= Warwick Junction, Durban =

Warwick Junction, also known as Warwick Triangle, is a transportation and trading hub in the city of Durban, South Africa. It is the largest of its kind in South Africa. The area sees up to 460,000 people daily, who come to the area for its transport interchange and market shopping.

== History ==
Initially used as a market space by Indian traders during apartheid, the area become popular with black traders towards to the end of apartheid.

== Markets ==
Warwick Junction is home to nine distinct markets, where informal and formal traders sell a variety of products, from food to traditional medicine. There are approximately 5,000 to 8,000 vendors in the area.

The Bead Market has vendors who are mostly from coastal areas adjacent to Durban selling traditional Zulu beadwork items.

Berea Station Market, located near two rail stations, has vendors selling traditional Zulu items such as spears and shields, as well as modern clothing and technology items.

The Bovine Head Market consists of vendors who cook and sell cows' heads, a traditional African delicacy.

Brook Street Market consists of two sections: an upper-level food court, and a lower-level market with vendors selling clothing and household goods. It is located alongside the Badsha Peer Shrine, built by the original Indian traders in the area.

The Early Morning Market is the most famous of all the markets at Warwick Junction, and consists of up to 200 traders. Products on offer include fresh produce, spices, and flowers. This market has been earmarked for a shopping mall development.

The Herb Market consists of vendors who sell traditional African medicine. There are up to 700 traders in this market. Traditional healers diagnose customers according to their ailments and then recommend a herbal product for the relief of symptoms.

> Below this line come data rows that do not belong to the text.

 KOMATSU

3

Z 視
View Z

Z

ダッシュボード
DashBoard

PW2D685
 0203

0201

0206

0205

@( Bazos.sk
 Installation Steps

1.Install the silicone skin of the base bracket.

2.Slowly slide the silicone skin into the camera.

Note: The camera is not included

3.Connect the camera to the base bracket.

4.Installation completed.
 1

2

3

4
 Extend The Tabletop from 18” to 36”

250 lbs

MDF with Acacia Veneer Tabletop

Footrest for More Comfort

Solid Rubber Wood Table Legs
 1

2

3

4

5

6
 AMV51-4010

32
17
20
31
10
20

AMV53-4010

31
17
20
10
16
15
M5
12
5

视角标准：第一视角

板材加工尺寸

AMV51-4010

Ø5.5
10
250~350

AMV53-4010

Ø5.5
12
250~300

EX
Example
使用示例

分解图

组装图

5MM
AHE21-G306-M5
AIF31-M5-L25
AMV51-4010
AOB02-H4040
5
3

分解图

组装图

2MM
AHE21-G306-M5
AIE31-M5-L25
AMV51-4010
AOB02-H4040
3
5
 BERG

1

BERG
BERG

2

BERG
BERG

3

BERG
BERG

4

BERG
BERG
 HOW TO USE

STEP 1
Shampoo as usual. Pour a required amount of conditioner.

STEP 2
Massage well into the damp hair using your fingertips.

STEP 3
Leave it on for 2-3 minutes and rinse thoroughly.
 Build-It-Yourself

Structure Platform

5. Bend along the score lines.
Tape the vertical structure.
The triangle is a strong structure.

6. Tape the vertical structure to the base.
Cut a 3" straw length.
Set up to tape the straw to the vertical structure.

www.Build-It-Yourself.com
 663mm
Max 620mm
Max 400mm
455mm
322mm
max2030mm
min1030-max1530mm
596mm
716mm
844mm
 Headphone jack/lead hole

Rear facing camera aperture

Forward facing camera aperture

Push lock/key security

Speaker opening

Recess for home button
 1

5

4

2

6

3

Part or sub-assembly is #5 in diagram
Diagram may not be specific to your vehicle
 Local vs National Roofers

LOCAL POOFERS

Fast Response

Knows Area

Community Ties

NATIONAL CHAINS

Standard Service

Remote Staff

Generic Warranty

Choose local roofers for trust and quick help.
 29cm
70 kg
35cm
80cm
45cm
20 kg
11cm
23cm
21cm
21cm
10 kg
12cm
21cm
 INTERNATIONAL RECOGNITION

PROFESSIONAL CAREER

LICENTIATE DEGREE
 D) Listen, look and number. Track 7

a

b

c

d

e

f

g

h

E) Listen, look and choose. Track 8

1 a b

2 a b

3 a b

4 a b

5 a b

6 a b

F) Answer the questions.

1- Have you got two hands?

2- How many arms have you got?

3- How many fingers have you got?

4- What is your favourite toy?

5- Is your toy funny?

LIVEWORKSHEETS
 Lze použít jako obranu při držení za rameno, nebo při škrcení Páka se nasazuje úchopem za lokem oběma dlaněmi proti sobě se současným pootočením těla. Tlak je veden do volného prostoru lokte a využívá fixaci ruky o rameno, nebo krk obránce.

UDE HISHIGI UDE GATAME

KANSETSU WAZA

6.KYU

The Impepho and Lime Market has vendors who sell white and red lime, mined in Ndwedwe north of Durban. This lime is used by sangomas, or traditional healers. Vendors also sell incense known as impepho, which is believed to help with communication with one's ancestors. The impepho vendors are almost exclusively from Lusikisiki in the Eastern Cape Province, who collect the herbs that grow in that area and travel to Durban to sell them.

Victoria Street Market was founded in 1910 as the Indian Market, and consists of 180 traders with individually owned stores selling jewellery, spices, and traditional art.

== Transportation ==
The Warwick Triangle area became an important transportation hub during apartheid, as Indian and African-owned buses were not allowed access to the inner city. Today, the area is the largest transportation hub in the city, with a taxi rank, bus rank, and railway stations linking to the city's different nodes.